Research Handbook on Women in International Management

Elgar original reference

Edited by Kate Hutchings and Snejina Michailova

The Research Handbook on Women in International Management is a carefully designed collection of contributions that provides a thorough and nuanced discussion of how women engage in international management. It also offers important insights into emerging and new areas of research warranting future consideration.

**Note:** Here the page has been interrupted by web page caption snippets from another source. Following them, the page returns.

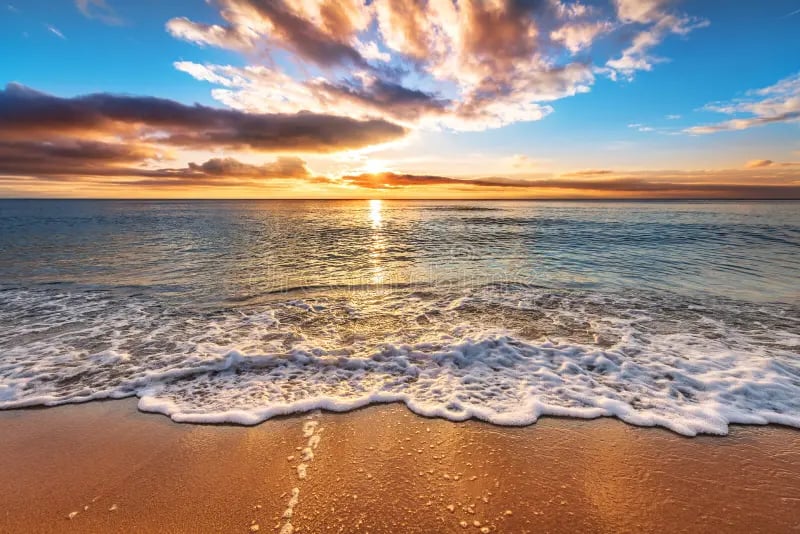 ocean-beach-sunrise-colorful-75364306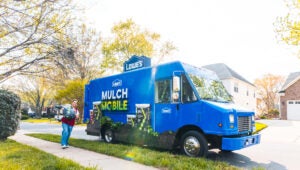 mulch mobile parked lowe's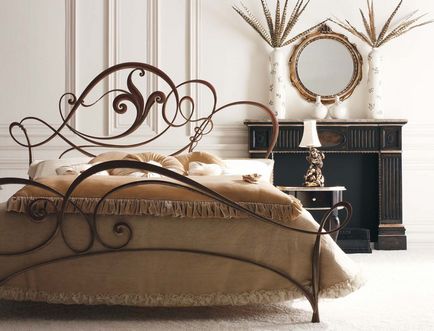Paturi din fier forjat în interiorul dormitorului, designul original al cadrelor metalice, elemente frumoase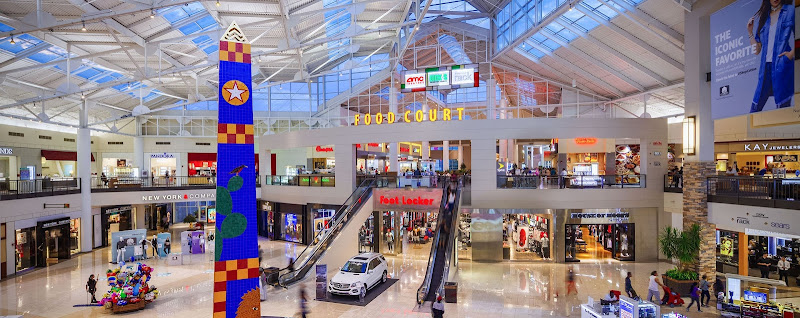 UNIQLO Parks Mall at Arlington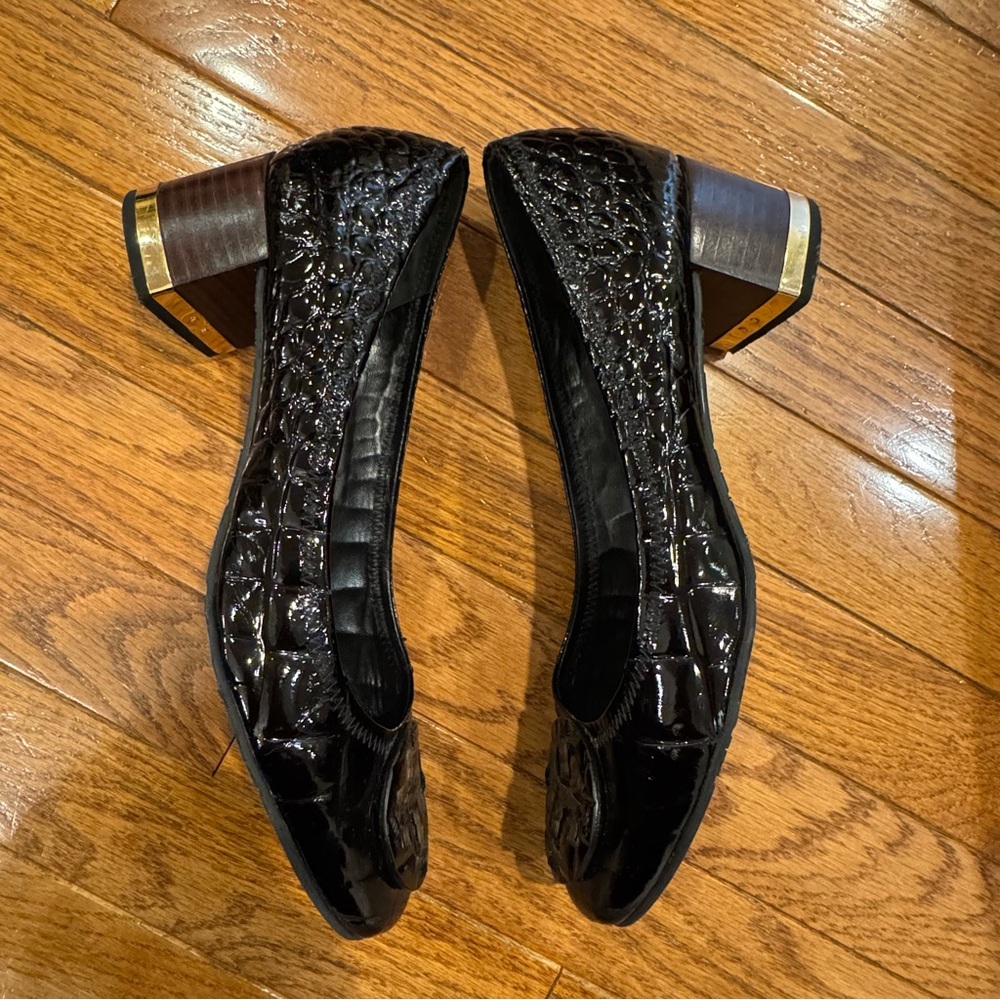 Tory Burch Black leather Embossed Pumps - Picture 6 of 10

Chapter 15: Representation as scholars and representing the researched: The gendered position of UK and Australian women academics researching women in management internationally

Beverly Metcalfe and Kate Hutchings

Subjects: business and management, gender and management, international business


Like many institutions, universities globally continue to symbolically reflect differentiations between men and women, masculine and feminine, and create and sustain gendered organization systems and hierarchies (Gherardi, 1995). The gendered organizing arrangements of universities have been strengthened by a neo-liberal agenda prevalent in many Western democracies. It has been suggested that this model represents, in most Western economies, a market-led institution of fee-paying students as consumers, measurable learning outcomes and quality assurance accountability (Deem and Brahoney, 2005). Overall, these new institutional and social arrangements have been deemed to have had a greater impact for female academics since they are more likely to take on academic responsibility for administration, quality assurance and curriculum development initiatives (Deem and Morley, 2006; Morley, 2006); in some cases at the expense of time being devoted to research. The argument within develops from the premise that, like many other institutions globally, universities, which have become increasingly internationalized organizations by virtue of having overseas campuses and increasing numbers of overseas students, have symbolically reflected differentiations between men and women, masculine and feminine, and may contribute to creating and sustaining gendered organizational systems and hierarchies. In this chapter we emphasize the gendered nature of academic careers, and the work representation of women in research in academic careers in internationalized universities in the Anglo world (with specific reference to the UK and Australia).